### QUOTED PASSAGE:

-- Start --

Trump’s Ukraine peace talks advance amid leaked call

Trump’s envoy Steve Witkoff is set to visit Russia next week

Jared Kushner, Steve Witkoff and Secretary of State Marco Rubio at Israel-Gaza peac talks
Jared Kushner, Steve Witkoff and Secretary of State Marco Rubio at Israel-Gaza peace talks
(Image credit: Saul Loeb / AFP via Getty Images)

What happened

President Donald Trump said Tuesday that his administration had made “tremendous progress” toward ending Russia’s war in Ukraine. The original Moscow-tilted 28-point peace proposal “has been fine-tuned, with additional input from both sides,” he wrote on social media, and there are “only a few remaining points of disagreement.” Trump told reporters Tuesday night that his envoy Steve Witkoff would visit Russian President Vladimir Putin in Moscow next week, while Army Secretary Dan Driscoll will continue to meet with Ukrainian officials.

-- End --

### DATA ENTRIES:
-- Start --

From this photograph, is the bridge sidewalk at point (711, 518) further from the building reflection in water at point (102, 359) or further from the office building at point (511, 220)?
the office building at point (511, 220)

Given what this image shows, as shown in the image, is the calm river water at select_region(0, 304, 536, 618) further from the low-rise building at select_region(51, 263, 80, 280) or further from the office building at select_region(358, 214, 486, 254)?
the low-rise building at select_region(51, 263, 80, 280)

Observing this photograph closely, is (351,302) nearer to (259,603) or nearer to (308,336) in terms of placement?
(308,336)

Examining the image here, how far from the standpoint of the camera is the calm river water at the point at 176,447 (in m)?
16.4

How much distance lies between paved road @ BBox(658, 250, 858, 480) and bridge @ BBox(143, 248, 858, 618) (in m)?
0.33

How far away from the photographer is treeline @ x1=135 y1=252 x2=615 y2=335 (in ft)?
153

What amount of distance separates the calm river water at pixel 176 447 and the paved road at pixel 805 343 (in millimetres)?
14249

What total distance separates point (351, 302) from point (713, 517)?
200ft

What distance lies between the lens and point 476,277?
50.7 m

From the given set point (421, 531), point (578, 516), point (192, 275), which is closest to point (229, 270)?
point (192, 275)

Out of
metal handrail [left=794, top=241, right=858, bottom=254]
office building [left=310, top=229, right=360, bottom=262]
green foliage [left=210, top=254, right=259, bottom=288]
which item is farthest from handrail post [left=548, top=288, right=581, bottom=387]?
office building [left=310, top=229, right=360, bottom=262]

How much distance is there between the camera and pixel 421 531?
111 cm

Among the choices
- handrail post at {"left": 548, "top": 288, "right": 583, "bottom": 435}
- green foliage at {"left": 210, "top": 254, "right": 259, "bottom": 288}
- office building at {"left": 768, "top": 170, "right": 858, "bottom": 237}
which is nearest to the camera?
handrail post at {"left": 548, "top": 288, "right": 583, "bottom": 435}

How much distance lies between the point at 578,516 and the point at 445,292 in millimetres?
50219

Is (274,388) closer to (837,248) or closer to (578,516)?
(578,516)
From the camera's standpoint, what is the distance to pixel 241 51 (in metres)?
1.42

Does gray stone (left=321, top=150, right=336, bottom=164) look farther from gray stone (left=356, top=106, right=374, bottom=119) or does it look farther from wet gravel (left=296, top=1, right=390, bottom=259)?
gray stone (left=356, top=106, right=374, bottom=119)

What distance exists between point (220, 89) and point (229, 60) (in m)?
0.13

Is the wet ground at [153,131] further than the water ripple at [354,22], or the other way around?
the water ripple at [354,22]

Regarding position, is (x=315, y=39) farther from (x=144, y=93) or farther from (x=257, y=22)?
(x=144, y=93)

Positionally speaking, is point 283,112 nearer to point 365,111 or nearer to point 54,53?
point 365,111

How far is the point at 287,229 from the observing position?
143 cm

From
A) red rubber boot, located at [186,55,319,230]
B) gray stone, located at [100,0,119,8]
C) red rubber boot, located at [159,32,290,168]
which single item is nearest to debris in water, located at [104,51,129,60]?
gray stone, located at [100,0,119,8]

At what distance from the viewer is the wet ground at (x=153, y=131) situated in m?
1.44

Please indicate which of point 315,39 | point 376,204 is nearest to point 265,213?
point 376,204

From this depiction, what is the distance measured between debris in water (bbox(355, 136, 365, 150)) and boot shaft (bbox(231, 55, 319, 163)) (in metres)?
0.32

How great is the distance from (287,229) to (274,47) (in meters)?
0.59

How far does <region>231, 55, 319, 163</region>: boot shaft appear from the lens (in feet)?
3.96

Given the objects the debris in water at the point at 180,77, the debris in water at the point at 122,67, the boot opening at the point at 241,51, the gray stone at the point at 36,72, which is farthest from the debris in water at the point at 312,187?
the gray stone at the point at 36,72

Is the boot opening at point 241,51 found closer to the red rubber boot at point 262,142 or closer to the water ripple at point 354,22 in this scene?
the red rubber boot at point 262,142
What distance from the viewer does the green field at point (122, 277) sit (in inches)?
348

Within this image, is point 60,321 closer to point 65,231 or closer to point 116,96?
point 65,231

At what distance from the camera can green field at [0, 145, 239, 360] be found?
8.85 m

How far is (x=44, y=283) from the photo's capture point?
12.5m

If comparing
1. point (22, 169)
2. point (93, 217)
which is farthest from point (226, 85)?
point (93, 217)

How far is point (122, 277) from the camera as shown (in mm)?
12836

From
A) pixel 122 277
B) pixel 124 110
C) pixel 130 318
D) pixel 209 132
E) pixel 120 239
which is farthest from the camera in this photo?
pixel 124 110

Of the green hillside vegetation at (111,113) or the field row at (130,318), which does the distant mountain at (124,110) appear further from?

-- End --

### PROBLEMS:
**a.** Answer these questions about the article on Trump's Ukraine peace talks, one line each, marked the same way:
(i) Who is set to visit Russia next week?
(ii) How many points did the original peace proposal have?
(iii) Who will continue to meet with Ukrainian officials?
**b.** List every person named anywhere in the article on Trump's Ukraine peace talks, including the image caption and credit.
**c.** Carry the article on Trump's Ukraine peace talks forward from its last sentence.

### ANSWERS TO THE TASKS:
**a.**
(i) Steve Witkoff, Trump's envoy.
(ii) 28 points.
(iii) Army Secretary Dan Driscoll.

**b.** Donald Trump, Steve Witkoff, Jared Kushner, Marco Rubio, Saul Loeb, Vladimir Putin, Dan Driscoll

**c.**
Who said what

“Momentum had been picking up over the U.S.-led negotiations,” The Washington Post said, “but a landing zone for a deal that can satisfy both sides remains extremely narrow.” Moscow and Kyiv are at odds over post-war security guarantees, and Trump’s plan calls on “Ukraine to concede the entirety of its eastern Donbas region, even though a vast swath of that land remains in Ukrainian control,” The Associated Press said.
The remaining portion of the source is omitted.